François Mitterrand avait commencé le travail, qui est désormais achevé : le PS a dépouillé le PCF, son vieux rival, de ses voix et de sa substance. Il lui a tondu la laine sur le dos, reprenant ses circonscriptions, ses municipalités, et même le département symbole de la Seine-Saint-Denis. Mais la nature a horreur du vide. Il y a toujours eu deux gauches en France et les antilibéraux, qui n’ont pas réussi à s’entendre pour la dernière présidentielle derrière José Bové, sont en train de se fédérer derrière Olivier Besancenot, le facteur qui monte dans les sondages. Le PS est condamné à avoir un parti qui le dépasse sur sa gauche.

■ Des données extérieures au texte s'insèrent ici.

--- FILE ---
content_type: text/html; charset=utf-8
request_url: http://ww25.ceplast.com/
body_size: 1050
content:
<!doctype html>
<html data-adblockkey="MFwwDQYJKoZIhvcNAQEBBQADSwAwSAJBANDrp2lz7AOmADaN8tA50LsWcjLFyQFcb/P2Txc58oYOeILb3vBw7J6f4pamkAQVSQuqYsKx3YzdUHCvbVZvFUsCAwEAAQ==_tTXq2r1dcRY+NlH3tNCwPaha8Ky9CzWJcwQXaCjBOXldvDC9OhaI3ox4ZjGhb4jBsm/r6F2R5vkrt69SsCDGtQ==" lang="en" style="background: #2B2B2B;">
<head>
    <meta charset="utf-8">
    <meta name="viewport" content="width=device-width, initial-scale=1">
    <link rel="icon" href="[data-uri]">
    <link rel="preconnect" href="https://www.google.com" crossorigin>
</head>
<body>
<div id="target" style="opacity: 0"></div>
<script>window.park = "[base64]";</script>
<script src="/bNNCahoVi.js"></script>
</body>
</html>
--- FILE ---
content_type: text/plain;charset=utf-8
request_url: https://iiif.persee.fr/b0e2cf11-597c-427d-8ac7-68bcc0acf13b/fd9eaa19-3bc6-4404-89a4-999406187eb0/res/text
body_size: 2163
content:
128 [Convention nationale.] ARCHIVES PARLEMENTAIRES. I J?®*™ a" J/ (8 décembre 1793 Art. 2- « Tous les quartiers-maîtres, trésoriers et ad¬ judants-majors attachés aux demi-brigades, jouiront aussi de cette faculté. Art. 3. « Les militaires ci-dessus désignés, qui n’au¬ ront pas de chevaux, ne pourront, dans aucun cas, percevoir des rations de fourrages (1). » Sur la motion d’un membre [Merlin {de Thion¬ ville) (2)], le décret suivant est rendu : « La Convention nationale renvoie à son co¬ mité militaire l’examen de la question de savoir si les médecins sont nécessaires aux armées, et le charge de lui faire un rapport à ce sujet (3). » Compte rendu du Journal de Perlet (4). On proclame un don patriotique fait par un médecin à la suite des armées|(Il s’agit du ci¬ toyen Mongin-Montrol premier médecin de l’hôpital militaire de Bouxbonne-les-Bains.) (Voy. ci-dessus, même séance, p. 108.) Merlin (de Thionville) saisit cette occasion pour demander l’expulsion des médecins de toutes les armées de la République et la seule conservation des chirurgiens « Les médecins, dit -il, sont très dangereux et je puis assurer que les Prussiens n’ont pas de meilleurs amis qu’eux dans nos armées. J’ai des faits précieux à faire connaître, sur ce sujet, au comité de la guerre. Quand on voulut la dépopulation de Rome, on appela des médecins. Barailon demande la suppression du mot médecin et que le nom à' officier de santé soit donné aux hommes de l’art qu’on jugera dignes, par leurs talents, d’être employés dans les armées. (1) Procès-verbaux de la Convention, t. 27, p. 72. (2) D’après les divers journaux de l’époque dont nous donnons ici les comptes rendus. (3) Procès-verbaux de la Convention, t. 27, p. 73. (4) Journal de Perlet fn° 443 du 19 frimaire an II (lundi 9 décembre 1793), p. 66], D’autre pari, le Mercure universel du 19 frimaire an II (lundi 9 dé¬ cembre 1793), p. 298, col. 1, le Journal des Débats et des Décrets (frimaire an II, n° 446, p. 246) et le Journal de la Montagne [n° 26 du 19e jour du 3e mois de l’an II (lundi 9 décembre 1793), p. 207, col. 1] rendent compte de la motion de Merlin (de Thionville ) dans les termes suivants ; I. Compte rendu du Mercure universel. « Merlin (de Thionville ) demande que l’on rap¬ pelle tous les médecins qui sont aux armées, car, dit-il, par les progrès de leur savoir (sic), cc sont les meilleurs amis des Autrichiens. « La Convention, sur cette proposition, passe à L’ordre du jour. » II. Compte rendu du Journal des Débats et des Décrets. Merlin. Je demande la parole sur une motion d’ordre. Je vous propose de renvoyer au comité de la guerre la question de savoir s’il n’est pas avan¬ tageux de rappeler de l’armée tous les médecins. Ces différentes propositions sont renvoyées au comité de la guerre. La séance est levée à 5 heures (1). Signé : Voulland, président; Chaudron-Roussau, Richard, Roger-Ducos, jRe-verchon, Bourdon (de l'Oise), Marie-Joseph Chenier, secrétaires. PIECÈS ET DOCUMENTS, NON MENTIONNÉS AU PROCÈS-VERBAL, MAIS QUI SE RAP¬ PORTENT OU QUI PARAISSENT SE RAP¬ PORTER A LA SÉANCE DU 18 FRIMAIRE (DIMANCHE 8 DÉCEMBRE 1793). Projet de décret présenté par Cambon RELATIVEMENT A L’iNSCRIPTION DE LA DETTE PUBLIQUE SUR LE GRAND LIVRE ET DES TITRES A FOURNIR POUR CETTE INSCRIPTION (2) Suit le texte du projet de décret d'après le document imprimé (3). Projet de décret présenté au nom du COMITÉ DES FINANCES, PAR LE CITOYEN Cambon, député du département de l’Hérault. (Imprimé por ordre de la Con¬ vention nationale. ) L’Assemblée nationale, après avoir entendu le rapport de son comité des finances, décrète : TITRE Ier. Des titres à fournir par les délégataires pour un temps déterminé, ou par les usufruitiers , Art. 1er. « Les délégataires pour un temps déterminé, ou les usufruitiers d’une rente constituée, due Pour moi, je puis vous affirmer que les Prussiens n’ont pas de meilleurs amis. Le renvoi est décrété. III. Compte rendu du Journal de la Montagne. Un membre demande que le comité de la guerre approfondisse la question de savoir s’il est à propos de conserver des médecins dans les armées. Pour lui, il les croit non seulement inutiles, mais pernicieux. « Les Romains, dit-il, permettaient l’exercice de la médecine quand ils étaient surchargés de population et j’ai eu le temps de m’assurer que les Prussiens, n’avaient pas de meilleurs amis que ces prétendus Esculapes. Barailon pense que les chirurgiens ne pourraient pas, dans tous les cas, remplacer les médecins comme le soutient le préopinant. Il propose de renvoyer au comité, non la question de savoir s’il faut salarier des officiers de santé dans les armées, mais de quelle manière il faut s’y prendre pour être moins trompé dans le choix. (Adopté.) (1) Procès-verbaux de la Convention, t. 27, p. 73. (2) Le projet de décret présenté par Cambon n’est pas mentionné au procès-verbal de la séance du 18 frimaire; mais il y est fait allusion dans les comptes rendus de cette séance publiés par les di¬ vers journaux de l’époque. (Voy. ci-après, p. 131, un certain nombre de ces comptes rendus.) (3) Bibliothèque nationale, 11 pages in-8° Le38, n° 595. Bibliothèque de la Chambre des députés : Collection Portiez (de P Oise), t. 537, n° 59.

Le Nouveau Parti anticapitaliste (NPA) veut se débarrasser des oripeaux du trotskisme qui transforment la LCR en épouvantail. Il s’est taillé un costume jeune et vise large, de l’extrême gauche aux bourgeois bohèmes. Le bolchévisme est mort, vive le bobolchévisme, comme l’a déjà surnommé « Marianne » ! Les gros bras, les minettes, les déçus du PS et du PC, les antinucléaires, les homos, les féministes, tout le monde est le bienvenu, même les moins recommandables. Olivier Besancenot a récemment déjeuné en compagnie de Jean-Marc Rouillan, ex-fondateur du groupe terroriste Action Directe, actuellement en semi-liberté. Quel contraste avec la présence, hier à la Plaine Saint-Denis, de la pimpante Clémentine Autain, ex-adjointe au maire de Paris. La chèvre et… la choute, le côté obscur de la force et son côté bon enfant.
Le PS soupçonne Nicolas Sarkozy de favoriser en sous-main la montée d’Olivier Besancenot pour lui mettre des bâtons dans les roues. Ce serait la réponse du berger à la bergère : François Mitterrand n’avait-il pas offert des députés à Jean-Marie Le Pen, grâce à la proportionnelle, pour mieux encercler la droite classique ? Il a fallu attendre Nicolas Sarkozy pour que celle-ci sorte du piège. Au PS d’en faire autant, en inventant une nouvelle façon de faire de la politique à gauche.